(Records of spatial reasoning questions)

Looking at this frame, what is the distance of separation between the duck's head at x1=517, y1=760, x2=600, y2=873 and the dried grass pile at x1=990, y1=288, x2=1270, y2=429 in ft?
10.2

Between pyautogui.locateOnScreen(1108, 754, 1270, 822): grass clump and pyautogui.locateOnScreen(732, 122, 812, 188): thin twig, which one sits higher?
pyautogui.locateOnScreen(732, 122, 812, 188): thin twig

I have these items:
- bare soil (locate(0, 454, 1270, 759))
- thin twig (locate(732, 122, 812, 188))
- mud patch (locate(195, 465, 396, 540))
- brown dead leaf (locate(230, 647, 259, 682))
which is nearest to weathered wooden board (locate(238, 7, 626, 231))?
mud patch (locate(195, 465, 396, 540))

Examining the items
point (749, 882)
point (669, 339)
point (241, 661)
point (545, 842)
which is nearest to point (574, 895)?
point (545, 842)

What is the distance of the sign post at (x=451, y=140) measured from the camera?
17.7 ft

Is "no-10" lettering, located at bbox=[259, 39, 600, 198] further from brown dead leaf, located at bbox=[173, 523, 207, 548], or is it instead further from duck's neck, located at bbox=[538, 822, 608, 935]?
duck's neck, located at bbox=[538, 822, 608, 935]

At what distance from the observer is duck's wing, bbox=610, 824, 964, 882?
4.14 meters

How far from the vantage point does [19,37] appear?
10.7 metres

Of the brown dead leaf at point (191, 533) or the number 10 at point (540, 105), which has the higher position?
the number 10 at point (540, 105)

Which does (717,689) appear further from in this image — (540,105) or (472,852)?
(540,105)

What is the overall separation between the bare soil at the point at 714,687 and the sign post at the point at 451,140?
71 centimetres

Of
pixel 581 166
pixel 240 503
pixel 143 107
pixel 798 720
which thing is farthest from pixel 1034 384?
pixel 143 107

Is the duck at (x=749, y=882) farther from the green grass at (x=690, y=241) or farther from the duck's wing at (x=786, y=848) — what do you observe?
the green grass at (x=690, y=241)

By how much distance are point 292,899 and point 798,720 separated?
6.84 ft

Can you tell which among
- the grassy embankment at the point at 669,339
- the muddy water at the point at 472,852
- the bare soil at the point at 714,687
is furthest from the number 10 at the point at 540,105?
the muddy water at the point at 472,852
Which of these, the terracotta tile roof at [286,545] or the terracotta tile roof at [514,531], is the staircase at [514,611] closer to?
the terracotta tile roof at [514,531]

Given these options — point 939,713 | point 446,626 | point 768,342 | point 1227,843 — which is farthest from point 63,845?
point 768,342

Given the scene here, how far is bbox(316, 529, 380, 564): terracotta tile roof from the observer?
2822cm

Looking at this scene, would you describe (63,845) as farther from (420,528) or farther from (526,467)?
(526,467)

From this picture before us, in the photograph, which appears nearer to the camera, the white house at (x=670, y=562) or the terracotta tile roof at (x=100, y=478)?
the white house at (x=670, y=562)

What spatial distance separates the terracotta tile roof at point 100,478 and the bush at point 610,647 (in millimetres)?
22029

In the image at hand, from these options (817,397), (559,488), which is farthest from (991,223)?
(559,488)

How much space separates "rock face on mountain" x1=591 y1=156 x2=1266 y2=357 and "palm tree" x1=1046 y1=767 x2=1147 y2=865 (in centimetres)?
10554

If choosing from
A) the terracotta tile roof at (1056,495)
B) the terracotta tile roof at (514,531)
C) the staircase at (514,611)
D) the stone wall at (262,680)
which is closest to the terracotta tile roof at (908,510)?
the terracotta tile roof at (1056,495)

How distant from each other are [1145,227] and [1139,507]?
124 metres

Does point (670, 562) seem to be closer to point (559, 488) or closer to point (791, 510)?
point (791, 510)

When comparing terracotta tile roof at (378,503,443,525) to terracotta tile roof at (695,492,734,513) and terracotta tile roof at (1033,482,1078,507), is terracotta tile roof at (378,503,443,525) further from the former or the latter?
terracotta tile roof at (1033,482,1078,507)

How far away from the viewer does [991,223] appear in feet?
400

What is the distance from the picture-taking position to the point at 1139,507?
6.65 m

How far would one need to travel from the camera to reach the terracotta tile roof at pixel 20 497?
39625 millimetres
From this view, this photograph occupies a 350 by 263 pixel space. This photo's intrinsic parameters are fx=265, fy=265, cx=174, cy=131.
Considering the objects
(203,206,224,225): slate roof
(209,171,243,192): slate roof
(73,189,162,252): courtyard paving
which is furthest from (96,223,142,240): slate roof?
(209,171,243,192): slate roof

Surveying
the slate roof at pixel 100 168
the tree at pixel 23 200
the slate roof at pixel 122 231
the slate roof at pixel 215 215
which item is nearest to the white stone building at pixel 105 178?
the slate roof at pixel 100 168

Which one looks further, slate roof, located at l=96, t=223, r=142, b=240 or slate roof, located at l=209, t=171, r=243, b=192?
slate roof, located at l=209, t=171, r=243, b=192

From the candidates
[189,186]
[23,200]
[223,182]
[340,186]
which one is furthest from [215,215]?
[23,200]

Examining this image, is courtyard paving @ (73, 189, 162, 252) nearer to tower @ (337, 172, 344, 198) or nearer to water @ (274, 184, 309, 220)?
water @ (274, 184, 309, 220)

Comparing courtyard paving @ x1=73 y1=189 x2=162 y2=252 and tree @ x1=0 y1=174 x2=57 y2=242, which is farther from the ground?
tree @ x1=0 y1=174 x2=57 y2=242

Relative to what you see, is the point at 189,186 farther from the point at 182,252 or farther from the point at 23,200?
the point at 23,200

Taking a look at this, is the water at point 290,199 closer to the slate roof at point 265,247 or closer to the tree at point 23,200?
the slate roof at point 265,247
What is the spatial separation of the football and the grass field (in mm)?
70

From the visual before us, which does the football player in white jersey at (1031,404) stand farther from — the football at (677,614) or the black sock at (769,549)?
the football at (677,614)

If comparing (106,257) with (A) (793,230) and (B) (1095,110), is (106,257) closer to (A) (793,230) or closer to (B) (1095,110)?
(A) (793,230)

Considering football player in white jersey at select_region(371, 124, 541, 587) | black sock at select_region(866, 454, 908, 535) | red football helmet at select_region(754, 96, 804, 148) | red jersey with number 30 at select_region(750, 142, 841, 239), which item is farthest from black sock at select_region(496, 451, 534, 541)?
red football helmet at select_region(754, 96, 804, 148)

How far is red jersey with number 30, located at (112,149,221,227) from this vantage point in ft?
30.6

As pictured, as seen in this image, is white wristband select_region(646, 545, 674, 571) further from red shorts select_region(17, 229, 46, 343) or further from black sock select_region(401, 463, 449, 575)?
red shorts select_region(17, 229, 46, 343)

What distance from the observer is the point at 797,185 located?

* What the task requires *
Make a verbatim copy of every entry shown above.

* Result *
Looking at this frame, what is the distance of separation between the duck's head at x1=517, y1=760, x2=600, y2=873 and the dried grass pile at x1=990, y1=288, x2=1270, y2=429 in ft?
10.2

Between pyautogui.locateOnScreen(1108, 754, 1270, 822): grass clump and pyautogui.locateOnScreen(732, 122, 812, 188): thin twig, which one sits higher?
pyautogui.locateOnScreen(732, 122, 812, 188): thin twig

I have these items:
- bare soil (locate(0, 454, 1270, 759))
- thin twig (locate(732, 122, 812, 188))
- mud patch (locate(195, 465, 396, 540))
- brown dead leaf (locate(230, 647, 259, 682))
which is nearest to weathered wooden board (locate(238, 7, 626, 231))?
mud patch (locate(195, 465, 396, 540))

Examining the items
point (749, 882)
point (669, 339)
point (241, 661)
point (545, 842)
which is nearest to point (574, 895)?
point (545, 842)

What is the distance of the sign post at (x=451, y=140) measured from the camera?
17.7 ft

Is "no-10" lettering, located at bbox=[259, 39, 600, 198] further from brown dead leaf, located at bbox=[173, 523, 207, 548], or is it instead further from duck's neck, located at bbox=[538, 822, 608, 935]?
duck's neck, located at bbox=[538, 822, 608, 935]

At what distance from the observer is duck's wing, bbox=610, 824, 964, 882?
4.14 meters

How far from the vantage point does [19,37] appear?
10.7 metres

Of the brown dead leaf at point (191, 533) or the number 10 at point (540, 105), which has the higher position?
the number 10 at point (540, 105)

Which does (717,689) appear further from in this image — (540,105) or (472,852)?
(540,105)

What is the overall separation between the bare soil at the point at 714,687 and the sign post at the point at 451,140?
71 centimetres

Of
pixel 581 166
pixel 240 503
pixel 143 107
pixel 798 720
which thing is farthest from pixel 1034 384?
pixel 143 107

Is the duck at (x=749, y=882) farther from the green grass at (x=690, y=241) or farther from the duck's wing at (x=786, y=848) — what do you observe?
the green grass at (x=690, y=241)

By how much distance are point 292,899 and point 798,720 separated?
6.84 ft

Can you tell which among
- the grassy embankment at the point at 669,339
- the muddy water at the point at 472,852
- the bare soil at the point at 714,687
is furthest from the number 10 at the point at 540,105?
the muddy water at the point at 472,852
Which of these, the terracotta tile roof at [286,545] or the terracotta tile roof at [514,531], is the staircase at [514,611] closer to?
the terracotta tile roof at [514,531]

Given these options — point 939,713 | point 446,626 | point 768,342 | point 1227,843 — which is farthest from point 63,845?
point 768,342

Given the scene here, how far is bbox(316, 529, 380, 564): terracotta tile roof from the observer?
2822cm

Looking at this scene, would you describe (63,845) as farther from (420,528) or farther from (526,467)?
(526,467)

From this picture before us, in the photograph, which appears nearer to the camera, the white house at (x=670, y=562) or the terracotta tile roof at (x=100, y=478)?
the white house at (x=670, y=562)

What spatial distance separates the terracotta tile roof at point 100,478 and the bush at point 610,647 (in millimetres)?
22029

In the image at hand, from these options (817,397), (559,488), which is farthest from (991,223)?
(559,488)

How much space separates "rock face on mountain" x1=591 y1=156 x2=1266 y2=357 and "palm tree" x1=1046 y1=767 x2=1147 y2=865 (in centimetres)?
10554

If choosing from
A) the terracotta tile roof at (1056,495)
B) the terracotta tile roof at (514,531)
C) the staircase at (514,611)
D) the stone wall at (262,680)
which is closest to the terracotta tile roof at (908,510)?
the terracotta tile roof at (1056,495)

How distant from each other are [1145,227] and [1139,507]?
124 metres

Does point (670, 562) seem to be closer to point (559, 488) or closer to point (791, 510)?
point (791, 510)

When comparing terracotta tile roof at (378,503,443,525) to terracotta tile roof at (695,492,734,513) and terracotta tile roof at (1033,482,1078,507), is terracotta tile roof at (378,503,443,525) further from the former or the latter?
terracotta tile roof at (1033,482,1078,507)

How far away from the viewer does [991,223] appear in feet?
400

What is the distance from the picture-taking position to the point at 1139,507?
6.65 m

How far would one need to travel from the camera to reach the terracotta tile roof at pixel 20 497?
39625 millimetres
From this view, this photograph occupies a 350 by 263 pixel space. This photo's intrinsic parameters are fx=265, fy=265, cx=174, cy=131.
Considering the objects
(203,206,224,225): slate roof
(209,171,243,192): slate roof
(73,189,162,252): courtyard paving
which is furthest from (96,223,142,240): slate roof?
(209,171,243,192): slate roof

Surveying
the slate roof at pixel 100 168
the tree at pixel 23 200
the slate roof at pixel 122 231
the slate roof at pixel 215 215
which item is nearest to the white stone building at pixel 105 178?
the slate roof at pixel 100 168

Which one looks further, slate roof, located at l=96, t=223, r=142, b=240 or slate roof, located at l=209, t=171, r=243, b=192?
slate roof, located at l=209, t=171, r=243, b=192

From the candidates
[189,186]
[23,200]
[223,182]
[340,186]
which one is furthest from [215,215]?
[23,200]

Examining this image, is courtyard paving @ (73, 189, 162, 252) nearer to tower @ (337, 172, 344, 198) or nearer to water @ (274, 184, 309, 220)?
water @ (274, 184, 309, 220)

Comparing courtyard paving @ x1=73 y1=189 x2=162 y2=252 and tree @ x1=0 y1=174 x2=57 y2=242, which is farther from the ground?
tree @ x1=0 y1=174 x2=57 y2=242

Relative to what you see, is the point at 189,186 farther from the point at 182,252 or farther from the point at 23,200?
the point at 23,200

Taking a look at this, is the water at point 290,199 closer to the slate roof at point 265,247 or closer to the tree at point 23,200?
the slate roof at point 265,247
What is the spatial separation of the football and the grass field (in mm)?
70

From the visual before us, which does the football player in white jersey at (1031,404) stand farther from — the football at (677,614) or the black sock at (769,549)?
the football at (677,614)

If comparing (106,257) with (A) (793,230) and (B) (1095,110), is (106,257) closer to (A) (793,230) or closer to (B) (1095,110)?
(A) (793,230)

Considering football player in white jersey at select_region(371, 124, 541, 587) | black sock at select_region(866, 454, 908, 535) | red football helmet at select_region(754, 96, 804, 148) | red jersey with number 30 at select_region(750, 142, 841, 239), which item is farthest from black sock at select_region(496, 451, 534, 541)?
red football helmet at select_region(754, 96, 804, 148)

How far is red jersey with number 30, located at (112,149,221,227) from this vantage point in ft?
30.6

As pictured, as seen in this image, is white wristband select_region(646, 545, 674, 571) further from red shorts select_region(17, 229, 46, 343) or further from black sock select_region(401, 463, 449, 575)?
red shorts select_region(17, 229, 46, 343)

What distance from the observer is the point at 797,185 located?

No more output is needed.